Pharmacokinetics of Thiazolidinediones

  • Both rosiglitazone and pioglitazone are well absorbed after oral administration. They are absorbed within 2 hours and maximum clinical effect requires 6-12 weeks.
  • They bind to plasma proteins, mainly albumin.
  • Both of them are extensively metabolized in liver. Rosiglitazone is metabolized by hepatic CYP2C8 and pioglitazone is metabolized by CYP3A4 and CYP2C8. The metabolites of pioglitazone are active.
  • Metabolites of rosiglitazone are excreted from urine. Renal elimination of pioglitazone is negligible. Most of its active form and metabolites are excreted from bile in the form of feces.

Therapeutic uses

  • To treat type 2 diabetes mellitus (T2DM). When used as monotherapy, they are less effective than sulfonylurea or metformin. They are used in diabetic patients who cannot take sulfonylurea and metformin. They may be used in combination with other oral hypoglycemic agents.
  • In Polycystic ovary syndrome (PCOS).
  • In non-alcoholic steatohepatitis (NASH).

Adverse effect

  • Hepatotoxicity may occur rarely. Periodic monitoring of liver function is recommended in patients taking these drugs.
  • They cause weight gain due to proliferation of new adipocytes, redistribution of fat stores and fluid retention.
  • Cardiac toxicity is questionable. Rosiglitazone was removed from market as it was found to be associated with significant increase in risk of death from myocardial infarction and stroke. This restriction was removed by FDA in 2013 after re-evaluation.
  • They also cause osteopenia, increased fracture risk, anemia, very unpleasant hunger sensation (when used in combination with other anti-hyperglycemic agents).
  • Pioglitazone may increase risk of bladder cancer.

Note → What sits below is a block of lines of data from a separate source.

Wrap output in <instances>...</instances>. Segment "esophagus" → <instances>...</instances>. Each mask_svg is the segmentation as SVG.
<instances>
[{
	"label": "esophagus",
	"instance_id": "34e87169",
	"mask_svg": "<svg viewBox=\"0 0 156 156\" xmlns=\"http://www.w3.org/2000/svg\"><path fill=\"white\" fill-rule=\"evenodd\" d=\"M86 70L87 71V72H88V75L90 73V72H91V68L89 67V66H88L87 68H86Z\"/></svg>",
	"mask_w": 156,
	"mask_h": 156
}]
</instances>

Note- It is necessary to check for cardiac, renal and hepatic status of patient before prescribing glitazones.

Contraindication

  • They are avoided in pregnancy and nursing mothers.
  • They should be avoided in hepatic patients.
  • Should be avoided or used with caution in patients with New York Heart Association class 3 or 4 heart failure.

References

  1. Nanjan MJ, Mohammed M, Kumar BRP, Chnadrasekar MJN. Thiazolidinediones as antidiabetic agents: A critical review. Bioorg Chem. 2018; 77: 548-567.
  2. Mankovsky B, Kurashvili RB. Glitazones: Beyond glucose lowering! Diabetes & Metabolic Syndrome: Clinical Research & Reviews. 2007; 1(3): 197-207.
  3. Reynaert H, Geerts A, Henrion J. Review article: the treatment of non‐alcoholic steatohepatitis with thiazolidinediones. Aliment Pharmacol Ther. 2005; 22: 897-905.
  4. Pladevall M, Guardia NR, Margulis AV, Lorenzo CV, Calingaert B, Gutthann SP. Cardiovascular risk associated with the use of glitazones, metformin and sufonylureas: meta-analysis of published observational studies. BMC Cardiovascular Disorders. 2016; 16(14).
  5. Daniel K. The glitazones proceed with caution. West J Med. 2000; 173(1): 54-57.
  6. Pharmacology and Pharmacotherapeutics. 24th edition.
  7. Goodman and Gillman Manual of Pharmacology and Therapeutics.
  8. Lippincott Illustrated Reviews Pharmacology, 6th edition.